- Film poster
- Directed by: David Gonella
- Written by: Chris Cuthbertson
- Produced by: Anita McGee Chris Cuthbertson Drew Hagen Nico Lorenzutti Michael P. Mason
- Starring: Sebastian Spence Chris Cuthbertson Drew Hagen Nico Lorenzutti Laura Kohoot Amy Kerr Nigel Bennett Ryan Scott Greene Christopher Shyer
- Cinematography: David Bercovici-Artieda
- Edited by: Michael P. Mason
- Distributed by: Domino Films, IFC, Showcase Television
- Release date: 2006;
- Running time: 96 minutes
- Country: Canada
- Language: English
- Budget: US$500,000

= A Bug and a Bag of Weed =

A Bug and a Bag of Weed is a 2006 comedy film directed by David Gonella and starring Sebastian Spence, Chris Cuthbertson, and Drew Hagen.

==Plot==
Peter Jordan is 31 years old, $35,000 in debt, and he's been working at Super Duper Computers for seven long years. Together with his equally down-on-their-luck co-workers Stan and Willie, Peter dreams of escaping the daily drudgery of "don't forget to sell the extended warranty", and "if you have time to lean, you have time to clean". Peter's existence in Big Box Retail Commission hell is further fueled by rival Salesman Rommel who steals Peter's customers and computer sales behind his back. Just when things seem to be at their worst, Peter's long lost high school buddy Frehley blows into town and turns Peter, Stan and Willie's humdrum lives into a non-stop beer-soaked party, full of loud music, strip clubs, and beautiful girls! And with Frehley yelling "You only live once!", Peter whips out the credit cards to buy his dream car, a classic Volkswagen Beetle. But when Frehley suddenly splits town, straight-laced Peter and his buddies are shocked to find themselves left with a massive hockey bag stuffed full of primo weed.

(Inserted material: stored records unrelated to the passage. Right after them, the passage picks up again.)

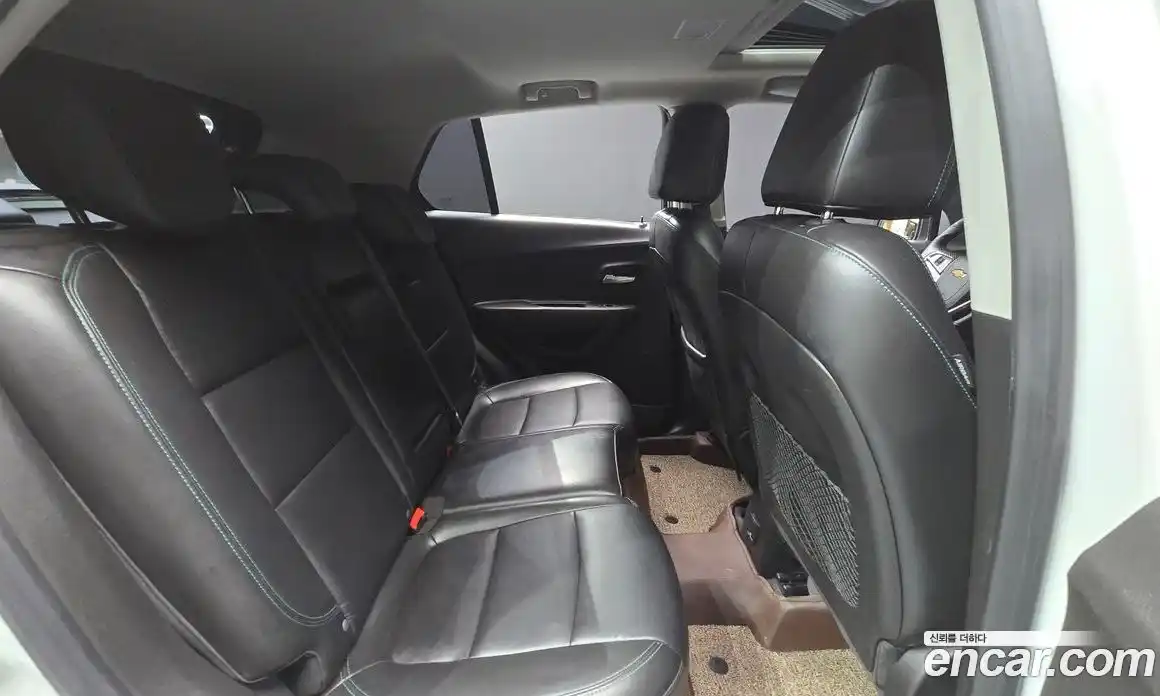 Chevrolet Trax 2016 1.6 Автомат в Москве № 105574, фото 3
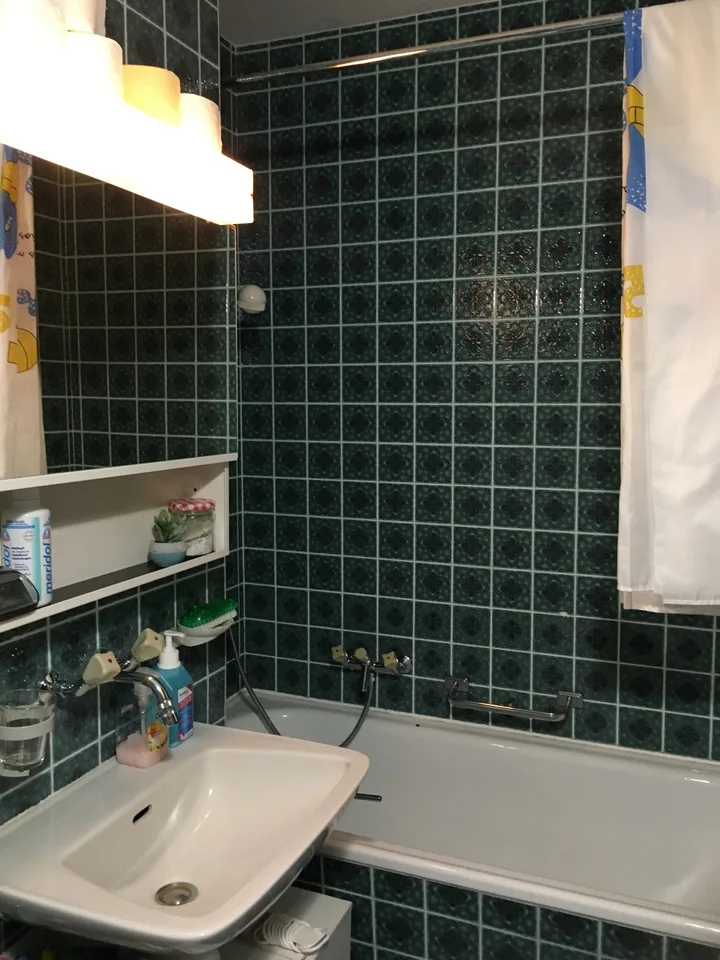 Gemütliche Wohnung in Valens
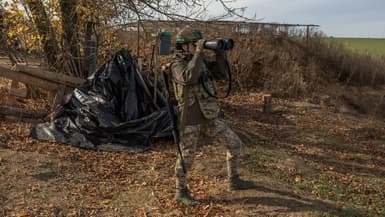 Depuis le 29 décembre 2023, près de 300 missiles et plus de 200 drones kamikazes iraniens Shahed ont visé l'Ukraine.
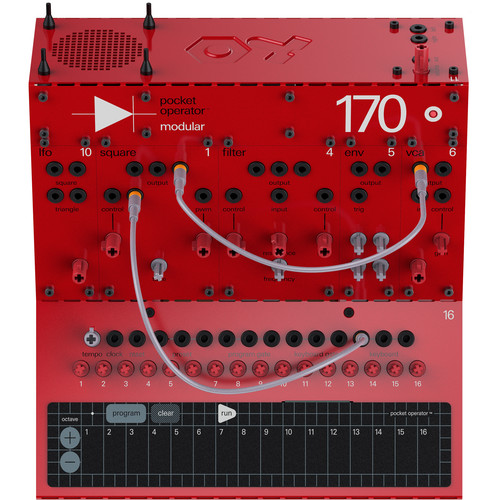 teenage engineering Pocket Operator Modular 170 TE019AS170 B&H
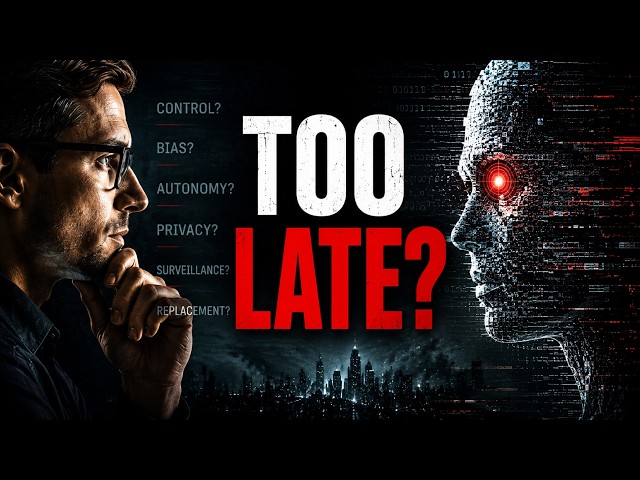 Too Late? The Risks, Dilemmas, and Future of Artificial Intelligence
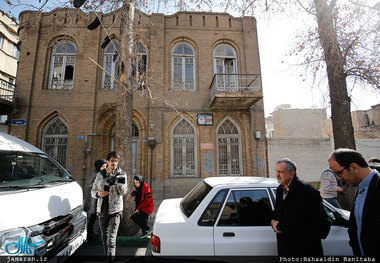 بحران آب، محور بازدید مسجدجامعی از جنوب تهران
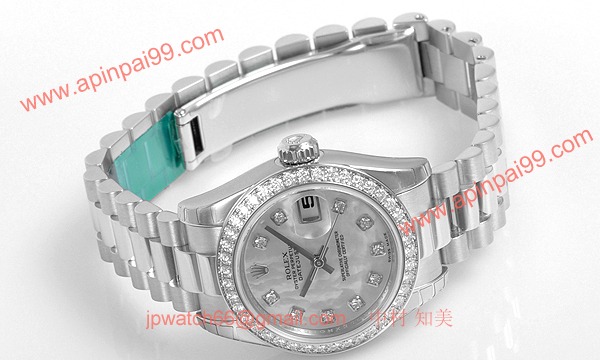 ロレックス(ROLEX) 時計 デイトジャスト 179136NG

== Production and release ==
In a 2003 announcement with Playback, Jason Priestly, Bif Naked, Robb Wells, and John Paul Tremblay were originally slated to star in the film, which was also to have a budget of one million dollars and was to screen at the Atlantic Film Festival in 2003. Filming for A Bug and a Bag of Weed was postponed until May 24 - June 11, 2005, which took place in Halifax, Nova Scotia minus the aforementioned actors and on a budget of $500,000. The film screened at the 2006 Atlantic Film Festival on September 22.

==Soundtrack==
The Soundtrack features music from The Kings, Russell Webb, Bob Melanson, Shocore, Crush, By Divine Right, Amelia Curran, JANA JANA, Jagged, King Konqueror, Jonathan Andrews, Obscura, Dark Armpit, Spesh K, Paul MacCuish, Fresh Little Candies, Laura Kohoot, Gone Twenty-One, A/V, Motion Soundtrack, Tuuli and The Honey Brothers.

== Reception ==
In his book Shooting from the East: Filmmaking on the Canadian Atlantic, Darrell Varga criticized A Bug and a Bag of Weed and compared it negatively to the film Touch and Go, calling the plot "ridiculous" and "a faux-transgressive pot plot rolled in sit-com paper".